> _EXERCISE GOAL_: Set down, exactly and only, everything from the line containing "Resources for Vital" down to the line containing "KKTC CUMHURBAŞKANI TATAR, 14 TEMMUZ'DA" in the data below; the pictures are not part of the copy.

> _SUPPLIED INFORMATION_:
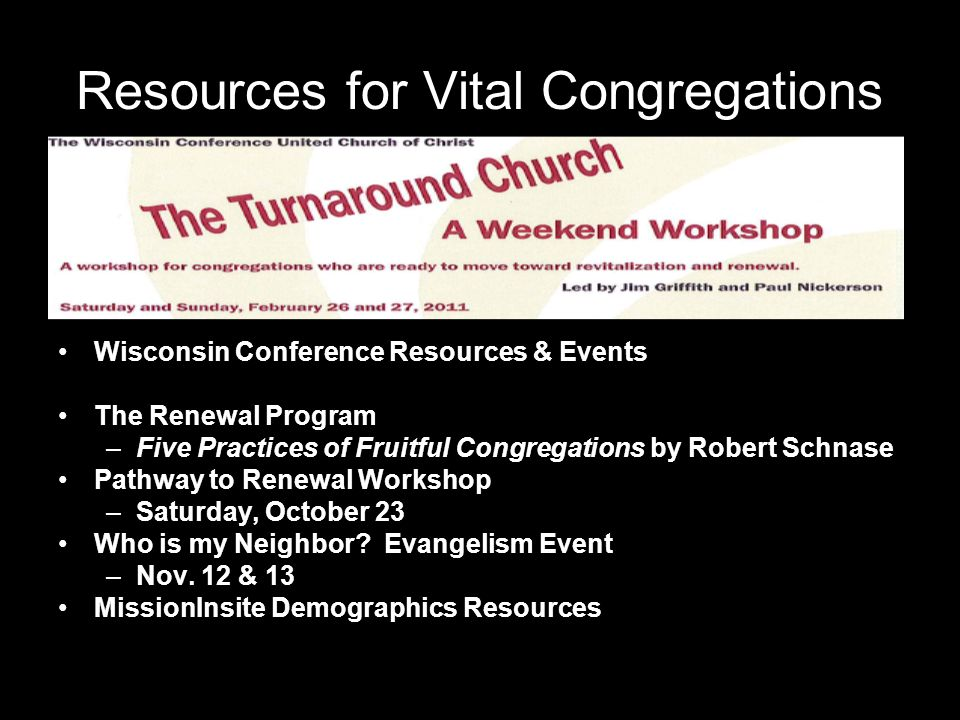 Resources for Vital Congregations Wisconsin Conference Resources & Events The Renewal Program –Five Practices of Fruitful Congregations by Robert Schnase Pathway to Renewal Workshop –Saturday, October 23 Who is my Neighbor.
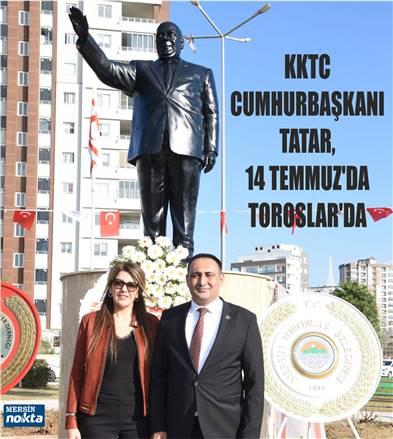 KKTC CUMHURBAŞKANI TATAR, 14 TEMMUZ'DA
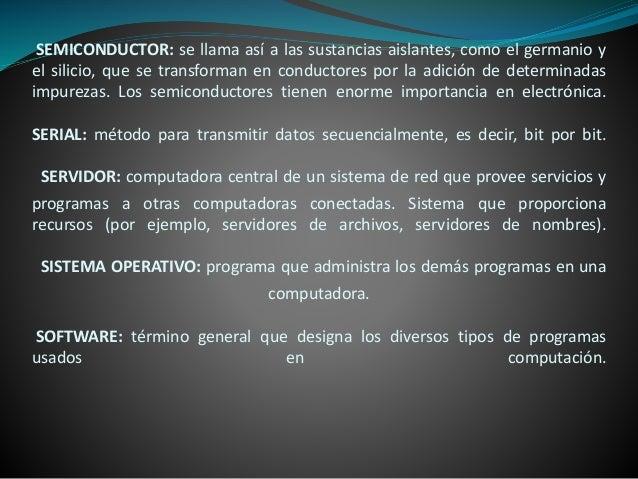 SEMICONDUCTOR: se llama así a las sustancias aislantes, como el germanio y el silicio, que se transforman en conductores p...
* * *
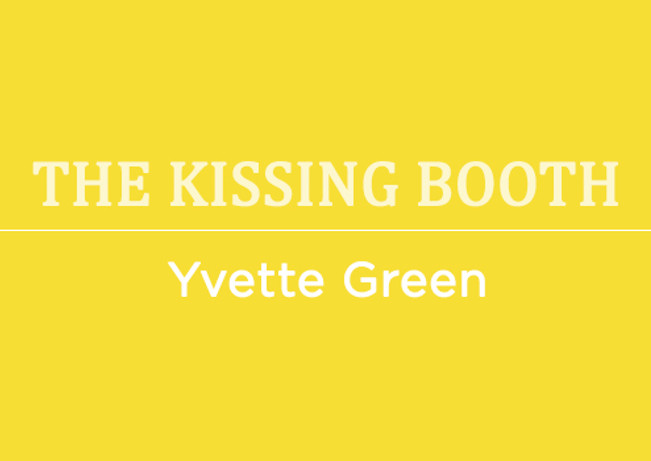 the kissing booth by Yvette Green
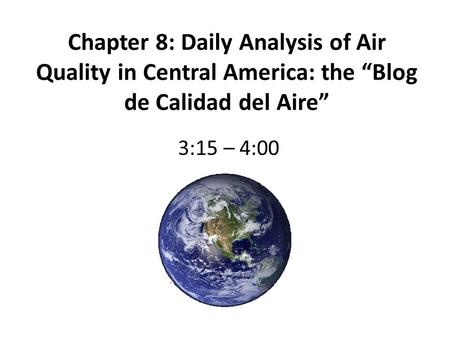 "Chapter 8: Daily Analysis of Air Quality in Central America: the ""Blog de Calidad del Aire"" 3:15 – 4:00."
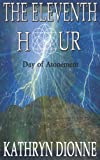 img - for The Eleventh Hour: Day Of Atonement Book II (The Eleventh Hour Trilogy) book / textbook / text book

> _RESULT OF THIS TASK_:
 Resources for Vital Congregations Wisconsin Conference Resources & Events The Renewal Program –Five Practices of Fruitful Congregations by Robert Schnase Pathway to Renewal Workshop –Saturday, October 23 Who is my Neighbor.
 KKTC CUMHURBAŞKANI TATAR, 14 TEMMUZ'DA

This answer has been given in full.